P2P lending is becoming institutionalized in global financial centers.
In Britain, P2P lending started in 2005 and more than £500m of P2P loans are expected to be arranged this year. In fact, the Bank of England was candid to suggest that “these new kids on the block could become a major force in the financial market” (The Telegraph, 3 Mar 2013, “Can you trust peer-to-peer lending?”).
The growth of the US P2P lending industry since 2006 has also been so phenomenal that traditional banks’ current share of all lending in the US may only be 25% (Investopedia, 6 Feb 2013, “Peer-to-Peer Lending: Determining The Future of Banking Across The World”). The P2P lending movement is real and global: an Economist article mentioned that a sovereign wealth fund was willing to put USD 250m on Lending Club platform to fund loans!

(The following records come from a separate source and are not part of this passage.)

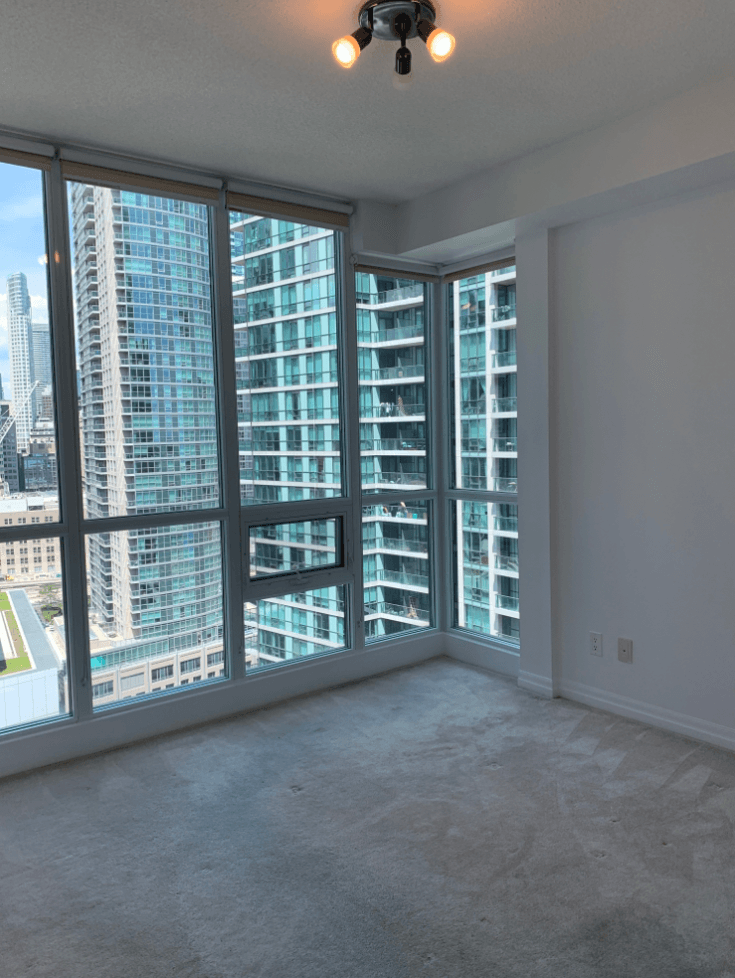 12 Yonge St -2010 - Photo 13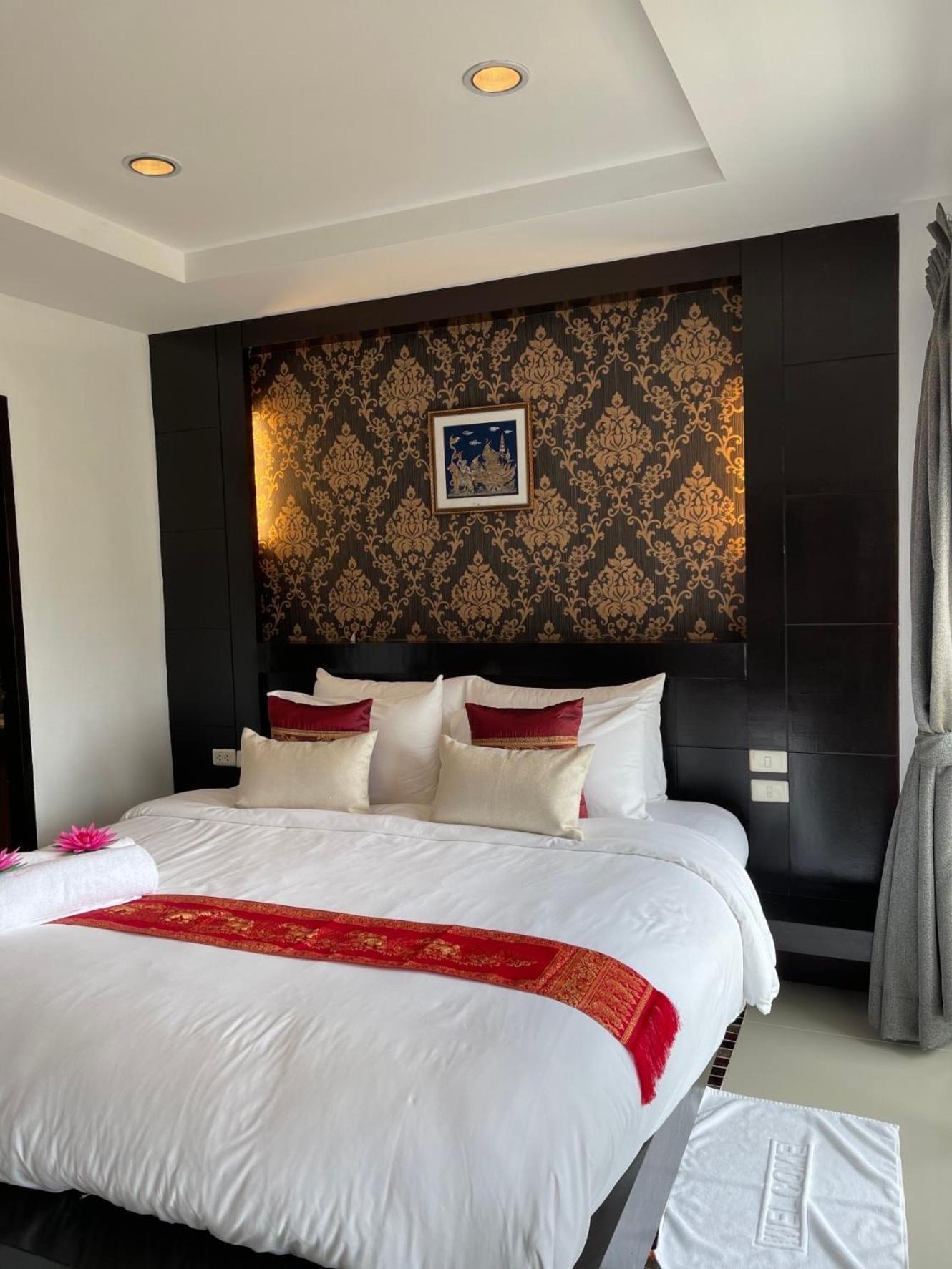 Elephant Room Patong Exterior photo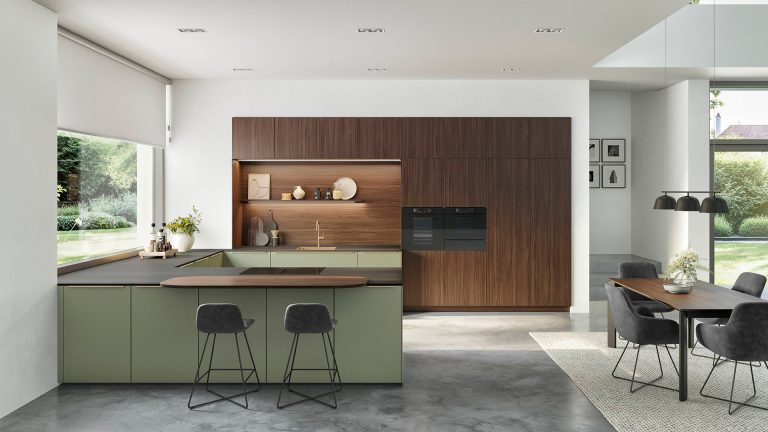 Kitchen range & electrical appliances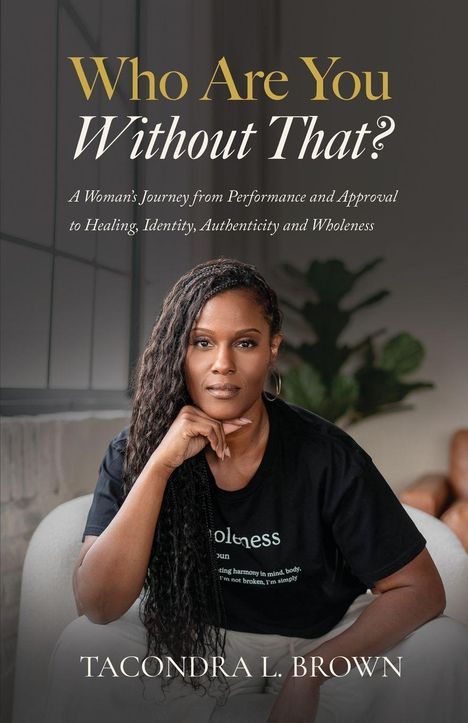 Titel: "Who Are You Without That?" Autorin: Tacondra L. Brown. Eine Frau sitzt nachdenklich auf einem Sessel.
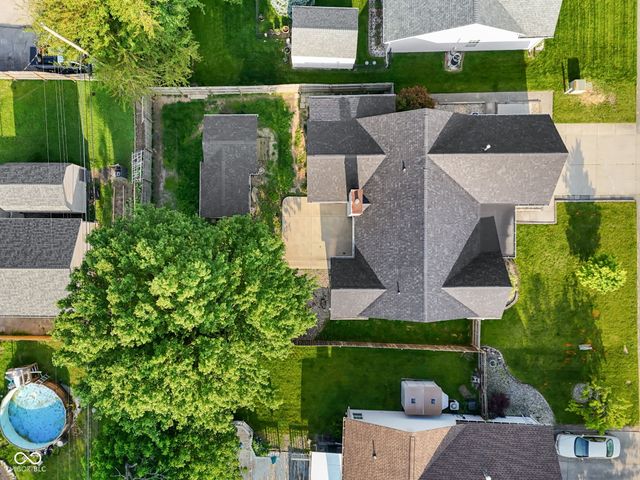 191 Suncrest Drive, Greenwood, IN 46143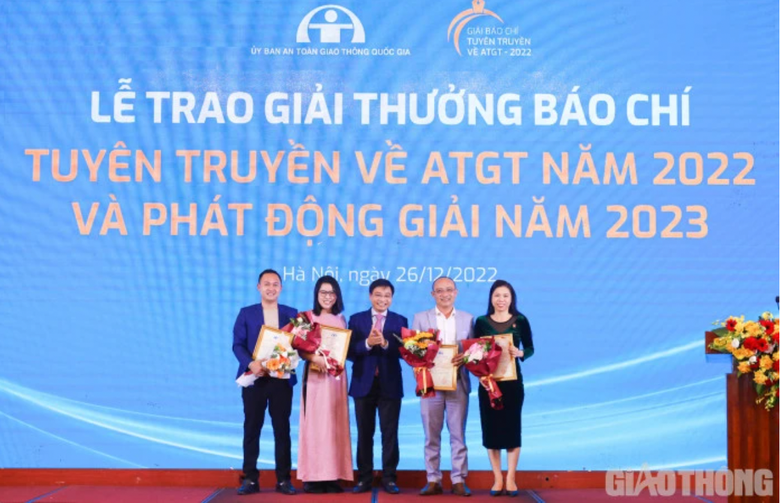 Sắp trao giải Giải thưởng b&aacute;o ch&iacute; tuy&ecirc;n truyền về an to&agrave;n giao th&ocirc;ng năm 2023 - Ảnh 1.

So, you can’t imagine my disbelief when I first googled “peer-to-peer lending in Singapore” and there were no relevant hits. Is the absence of P2P lending in Singapore a result of the strict regulatory regime?
I thought the letter by the Monetary Authority of Singapore (MAS) in response to greater supervision on alternative investment schemes (published in the Forum section of The Straits Times on 17 Apr 2013) might be a good reference point on my above question. I am encouraged to read that the MAS will strive to strike a “right balance” between investor protection and financial innovation in their ongoing review of the regulatory framework.
Does that mean P2P lending might be a possibility in Singapore?
This is a BIG topic. Let’s start chatting.